結論、全く違いが分からん。同じじゃないのか。尻尾どこだよ。というコメントが大量に並んだ。そもそもどこが尻尾でどこが顔かもわからない。一部の英雄からは、モフメーへの愛が足りない者には見分けられないだろうね、という謎のマウントが発生した。



一瞬で区別が付く英雄のことを、トップモフリストと俺達は呼んでいる。



10枚の動画を同時に流して、どれが『尻尾フリフリ』が当てるモフリスト試験が動画サイトで行われた。ちなみに俺はトップモフリストの仲間入りをしている。コツはモフメーの気持ちになって考えることだ。



「しかし……レンさん、モフメーなんてなぜ必要なんです? こいつら毛を取る以外に価値ないんですが」



「まあ、いろいろ理由があってね」



確かにモフメーは毛を刈って装備品にする以外、利用価値がない。仲間にしても攻撃を与えられないし、魔法攻撃であっさり死ぬ。火属性の攻撃を受けたら終わりだ。



これからガルドラ火山に向かうのに、連れて行く意味が分からない。



しかし、俺はモフメーの本当の価値を知っている。



「よし、久しぶりのモフメーチャレンジだ」



俺はモフメーの柵に足を踏み入れる。もふもふの白いボールが俺に向かって転がってくる。



ぶつかってもダメージを受けることはないが、これでも英雄、しっかりと全て回避する。



同時にモフメー達の動きを知覚する。その一瞬を狙って。



モフメー達の群れは俺を襲い続ける。
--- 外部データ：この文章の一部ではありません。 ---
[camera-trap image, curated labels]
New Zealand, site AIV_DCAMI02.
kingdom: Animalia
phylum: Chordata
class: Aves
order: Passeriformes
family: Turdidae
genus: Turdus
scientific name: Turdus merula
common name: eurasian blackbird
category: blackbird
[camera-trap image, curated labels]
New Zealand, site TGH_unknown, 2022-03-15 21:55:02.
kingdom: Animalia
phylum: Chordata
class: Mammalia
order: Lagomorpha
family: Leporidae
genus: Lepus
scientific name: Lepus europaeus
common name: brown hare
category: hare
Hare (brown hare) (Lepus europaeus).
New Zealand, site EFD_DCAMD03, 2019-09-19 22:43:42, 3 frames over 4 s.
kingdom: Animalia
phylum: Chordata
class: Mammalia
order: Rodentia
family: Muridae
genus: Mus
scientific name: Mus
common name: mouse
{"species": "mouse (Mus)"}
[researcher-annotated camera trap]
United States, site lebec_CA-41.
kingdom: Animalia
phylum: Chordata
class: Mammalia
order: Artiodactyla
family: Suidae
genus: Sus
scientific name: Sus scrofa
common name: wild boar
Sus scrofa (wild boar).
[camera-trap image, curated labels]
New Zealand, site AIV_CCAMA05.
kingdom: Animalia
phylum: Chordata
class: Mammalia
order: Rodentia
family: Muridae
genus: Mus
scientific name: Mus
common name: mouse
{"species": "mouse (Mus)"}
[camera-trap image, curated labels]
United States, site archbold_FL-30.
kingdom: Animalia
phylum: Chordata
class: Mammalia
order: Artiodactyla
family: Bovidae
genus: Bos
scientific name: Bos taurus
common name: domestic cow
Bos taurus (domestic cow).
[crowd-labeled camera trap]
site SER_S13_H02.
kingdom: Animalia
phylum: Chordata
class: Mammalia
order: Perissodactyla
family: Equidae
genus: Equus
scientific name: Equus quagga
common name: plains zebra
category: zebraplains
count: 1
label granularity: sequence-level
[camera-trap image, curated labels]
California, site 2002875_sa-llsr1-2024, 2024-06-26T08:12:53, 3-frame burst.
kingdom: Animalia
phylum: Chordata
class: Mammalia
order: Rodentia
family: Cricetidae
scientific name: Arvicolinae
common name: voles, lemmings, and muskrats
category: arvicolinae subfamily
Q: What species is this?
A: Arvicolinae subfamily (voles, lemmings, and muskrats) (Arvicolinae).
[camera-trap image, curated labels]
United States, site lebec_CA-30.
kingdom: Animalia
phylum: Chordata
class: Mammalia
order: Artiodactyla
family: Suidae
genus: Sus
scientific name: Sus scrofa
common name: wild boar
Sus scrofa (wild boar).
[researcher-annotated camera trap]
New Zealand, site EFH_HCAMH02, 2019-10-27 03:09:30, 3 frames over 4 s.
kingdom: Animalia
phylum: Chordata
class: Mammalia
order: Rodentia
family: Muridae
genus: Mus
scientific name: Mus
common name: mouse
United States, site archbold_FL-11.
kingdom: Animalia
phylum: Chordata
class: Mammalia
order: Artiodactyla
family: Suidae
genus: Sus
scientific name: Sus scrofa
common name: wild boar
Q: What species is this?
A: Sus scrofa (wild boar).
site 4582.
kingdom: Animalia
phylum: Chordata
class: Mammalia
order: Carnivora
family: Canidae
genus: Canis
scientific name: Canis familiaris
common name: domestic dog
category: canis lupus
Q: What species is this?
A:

その時、目の端で遠くにいるモフメーが一瞬震えた。



見つけた。



『テイム』



俺の手から淡いピンク色の光が飛び、一匹のモフメーを覆う。すぐにその光が濃いピンクに変わった。『テイム』が成功した。



「いやー、やっぱりレンさんはすごいですね、一発でモフメーを手懐けてしまうんですから」



こうして、俺は目当てのモフメーを手に入れた。



テイムされたモフメーは俺に寄ってくる。そして、俺の足元で止まる。



これでモフメーは俺たちと同様に戦闘に加わることができる。フレンドリースキルとして、俺がスキル発動の指示もできる。



一応、テイムしたモンスターを自分で倒すこともできる。経験値も手に入れることができる。もちろん反撃もされないので、楽に倒すことができるが、はっきり言って割に合わない。それなら普通に倒した方が早い。



ギルバートと一緒にいるメアリーがモフメーを触りたそうにしている。このもふもふを味わいたいのだろう。



しかし、いずれモフメーとは別れることになる。あまり情を持たせるわけにはいかない。



俺はモフメーに指示をする。モフメーはピンク色の粒子に変わって、俺の手に吸い込まれていった。



テイムしたモンスターは、このように出し入れ可能となる。最大10体まで、ストックを増やすことができる。



様々な状況に合わせて、モンスターを使い分けるのが、上級テイマーの戦い方だ。



「レンさん、良かったら今日は泊まって行ってください、レンさんのためなら、用意している最高級のお酒を出しますよ」



マーカスの提案に俺は即答した。